L’œuvre d’Anne Rice est aussi traversée par la religion catholique, parfois même de façon envahissante. La romancière a longtemps entretenu une relation tumultueuse avec celle-ci et a même écrit, en 2005, Christ the Lord : Out of Egypt, un roman sur l’enfance de Jésus. Elevée dans la foi puis devenue athée à 18 ans, elle retourne sur les bancs des églises à l’âge adulte, en 1998. Pour finalement annoncer sur Facebook, en 2010, qu’elle en a fini avec l’Eglise. « Au nom du Christ, je refuse d’être antigaie. Je refuse d’être antiféministe. Je refuse d’être contre la contraception. Je refuse d’être antidémocrate. Je refuse d’être antiscience. Je refuse d’être antivie. Au nom du Christ, j’arrête le christianisme et d’être chrétienne. Amen. »

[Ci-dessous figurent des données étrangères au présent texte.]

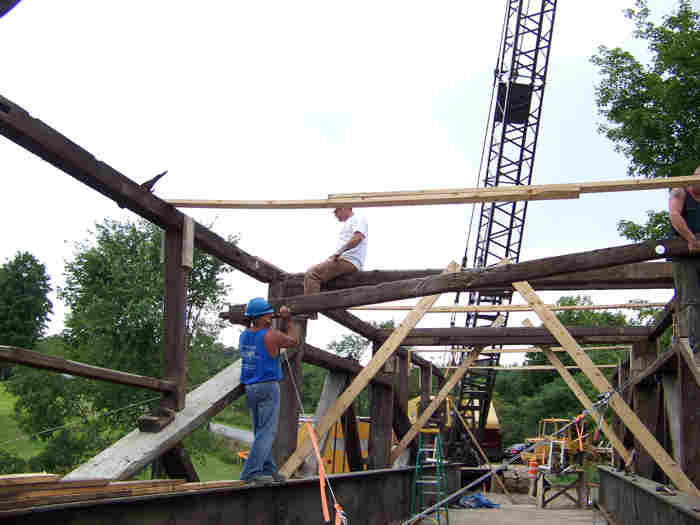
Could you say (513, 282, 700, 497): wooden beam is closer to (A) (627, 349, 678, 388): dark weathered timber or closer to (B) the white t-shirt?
(A) (627, 349, 678, 388): dark weathered timber

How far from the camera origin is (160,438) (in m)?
5.21

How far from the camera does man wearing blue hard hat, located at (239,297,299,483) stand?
5637 mm

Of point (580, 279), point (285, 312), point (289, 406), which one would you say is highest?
point (580, 279)

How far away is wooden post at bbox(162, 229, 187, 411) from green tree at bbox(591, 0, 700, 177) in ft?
57.1

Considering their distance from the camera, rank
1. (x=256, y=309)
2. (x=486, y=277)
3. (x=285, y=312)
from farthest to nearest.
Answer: (x=486, y=277), (x=285, y=312), (x=256, y=309)

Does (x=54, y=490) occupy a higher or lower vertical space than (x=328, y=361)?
lower

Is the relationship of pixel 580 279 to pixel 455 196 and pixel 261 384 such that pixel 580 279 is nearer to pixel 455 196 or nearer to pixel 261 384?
pixel 455 196

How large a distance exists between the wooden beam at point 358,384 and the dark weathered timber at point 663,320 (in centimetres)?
247

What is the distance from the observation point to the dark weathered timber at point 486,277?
238 inches

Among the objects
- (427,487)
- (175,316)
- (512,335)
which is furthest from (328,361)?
(512,335)

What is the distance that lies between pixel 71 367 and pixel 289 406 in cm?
319

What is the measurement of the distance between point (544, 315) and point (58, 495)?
19.2 feet

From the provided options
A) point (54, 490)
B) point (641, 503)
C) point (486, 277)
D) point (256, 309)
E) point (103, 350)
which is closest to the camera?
point (54, 490)

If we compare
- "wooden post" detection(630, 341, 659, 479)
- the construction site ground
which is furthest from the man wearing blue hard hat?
the construction site ground
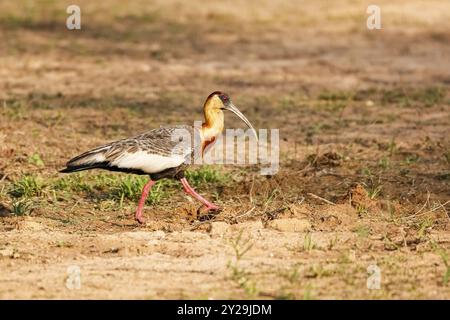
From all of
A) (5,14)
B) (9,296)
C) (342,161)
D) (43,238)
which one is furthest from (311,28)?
(9,296)

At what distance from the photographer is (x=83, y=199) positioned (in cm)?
827

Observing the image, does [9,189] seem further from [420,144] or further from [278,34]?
[278,34]

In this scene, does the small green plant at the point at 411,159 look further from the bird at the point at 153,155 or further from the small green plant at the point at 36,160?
the small green plant at the point at 36,160

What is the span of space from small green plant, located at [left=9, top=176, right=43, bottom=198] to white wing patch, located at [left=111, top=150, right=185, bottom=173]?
1137mm

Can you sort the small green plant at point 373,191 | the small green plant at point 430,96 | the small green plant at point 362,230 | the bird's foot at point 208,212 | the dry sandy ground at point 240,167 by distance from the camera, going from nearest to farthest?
the dry sandy ground at point 240,167
the small green plant at point 362,230
the bird's foot at point 208,212
the small green plant at point 373,191
the small green plant at point 430,96

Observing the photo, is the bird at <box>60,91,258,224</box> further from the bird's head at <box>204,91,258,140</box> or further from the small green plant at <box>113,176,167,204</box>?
the small green plant at <box>113,176,167,204</box>

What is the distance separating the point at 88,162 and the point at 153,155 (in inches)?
20.0

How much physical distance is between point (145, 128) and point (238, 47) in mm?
5449

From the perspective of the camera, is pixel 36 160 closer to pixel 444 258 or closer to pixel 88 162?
pixel 88 162

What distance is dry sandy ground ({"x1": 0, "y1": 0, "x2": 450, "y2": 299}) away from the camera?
6.23 m

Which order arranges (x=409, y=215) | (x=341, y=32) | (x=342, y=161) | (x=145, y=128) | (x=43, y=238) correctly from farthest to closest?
(x=341, y=32), (x=145, y=128), (x=342, y=161), (x=409, y=215), (x=43, y=238)

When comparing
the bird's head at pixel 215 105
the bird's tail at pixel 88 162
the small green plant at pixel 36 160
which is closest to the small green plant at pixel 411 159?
the bird's head at pixel 215 105

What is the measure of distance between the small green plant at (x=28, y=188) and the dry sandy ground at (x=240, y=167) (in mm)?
11

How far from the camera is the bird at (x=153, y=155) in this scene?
7.39 meters
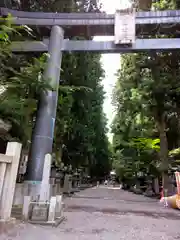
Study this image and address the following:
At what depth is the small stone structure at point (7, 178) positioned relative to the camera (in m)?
3.47

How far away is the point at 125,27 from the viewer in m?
8.00

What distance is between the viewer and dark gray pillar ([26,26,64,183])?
21.7 ft

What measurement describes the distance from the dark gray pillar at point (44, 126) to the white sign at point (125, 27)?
7.03ft

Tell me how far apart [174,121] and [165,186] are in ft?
12.1

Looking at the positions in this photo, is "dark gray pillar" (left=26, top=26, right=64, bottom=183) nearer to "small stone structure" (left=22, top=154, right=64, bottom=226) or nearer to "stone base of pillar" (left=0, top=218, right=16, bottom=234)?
"small stone structure" (left=22, top=154, right=64, bottom=226)

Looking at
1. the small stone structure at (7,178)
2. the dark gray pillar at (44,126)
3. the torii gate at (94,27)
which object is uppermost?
the torii gate at (94,27)

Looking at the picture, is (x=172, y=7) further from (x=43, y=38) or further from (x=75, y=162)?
(x=75, y=162)

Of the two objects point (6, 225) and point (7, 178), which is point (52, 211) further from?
point (7, 178)

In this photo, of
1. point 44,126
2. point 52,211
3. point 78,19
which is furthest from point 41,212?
point 78,19

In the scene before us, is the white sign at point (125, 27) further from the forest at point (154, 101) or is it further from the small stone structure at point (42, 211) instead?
the small stone structure at point (42, 211)

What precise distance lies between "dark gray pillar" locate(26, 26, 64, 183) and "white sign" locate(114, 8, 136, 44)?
2.14 m

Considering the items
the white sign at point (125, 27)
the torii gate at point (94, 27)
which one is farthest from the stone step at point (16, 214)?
the white sign at point (125, 27)

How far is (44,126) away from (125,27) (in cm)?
433

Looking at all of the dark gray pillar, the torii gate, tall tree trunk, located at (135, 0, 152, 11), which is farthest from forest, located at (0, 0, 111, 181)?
tall tree trunk, located at (135, 0, 152, 11)
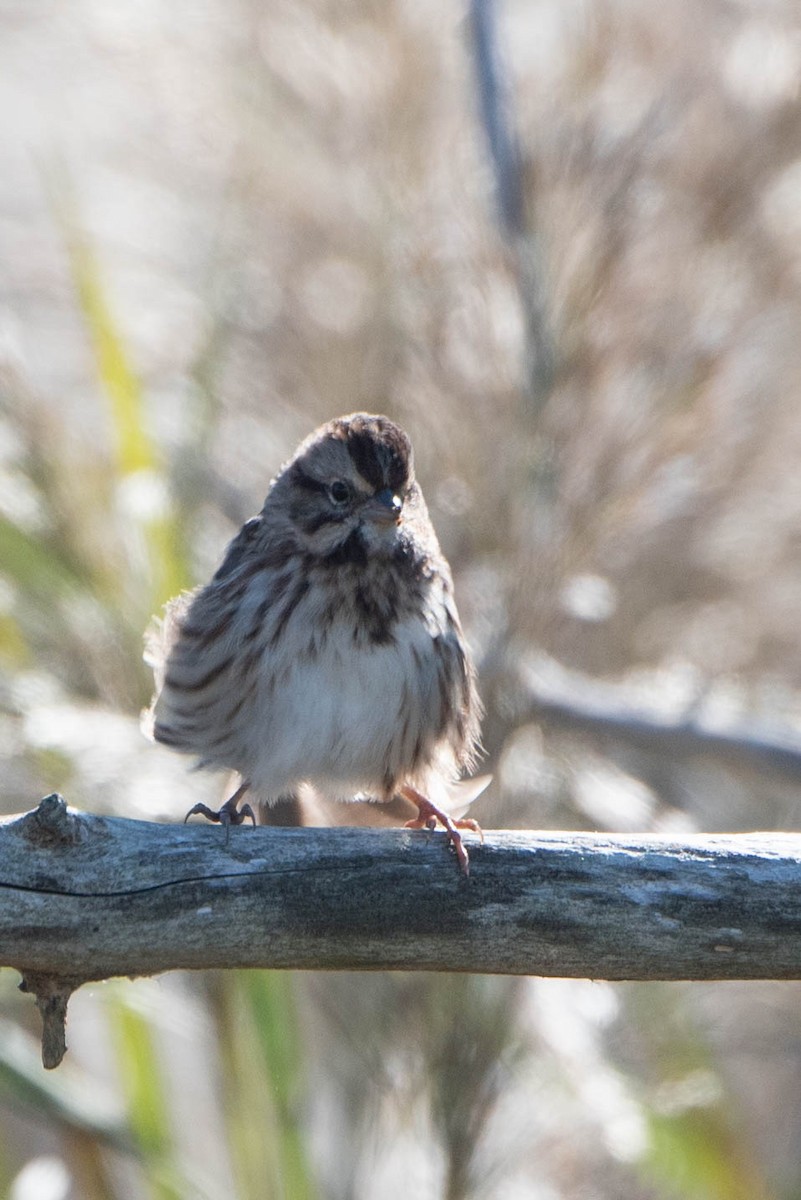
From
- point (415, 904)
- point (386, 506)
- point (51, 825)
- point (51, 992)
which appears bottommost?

Au magazine Wired, en 2012, elle raconte : « J’avais le sentiment qu’en fin de compte, c’était un système de croyance très malhonnête et déshonorant, qu’il était fondé sur des contradictions, des absurdités et des mensonges, et que la grande majorité des chrétiens, à ma connaissance, ne connaissaient pas leur propre religion, ne connaissaient pas son histoire, ne connaissaient pas vraiment ses documents fondamentaux et ne voulaient pas en parler de façon critique. »
Hantée par les souvenirs
Ce divorce avec l’Eglise s’explique aussi par la complicité qu’elle entretient avec son fils, Christopher Rice, né en 1978, romancier, scénariste à Hollywood et militant LGBT +. Elle ira d’ailleurs le rejoindre en Californie après la mort, en 2002, de son mari, Stan, d’une tumeur au cerveau. Depuis la fin des années 1980, le couple s’était installé dans une opulente maison à La Nouvelle-Orléans, si chère au cœur d’Anne.
Elle n’assistera pas à la désolation laissée par l’ouragan ravageur Katrina, en 2005. Un an plus tôt, au crépuscule de sa vie, elle s’est installée dans les contrées ensoleillées et désertiques de Palm Springs, de celles que fuiraient ses vampires adorés. Pour sa santé mais aussi parce que La Nouvelle-Orléans lui remémorait trop de souvenirs douloureux et la mort de ses proches. Elle n’y a plus jamais remis les pieds.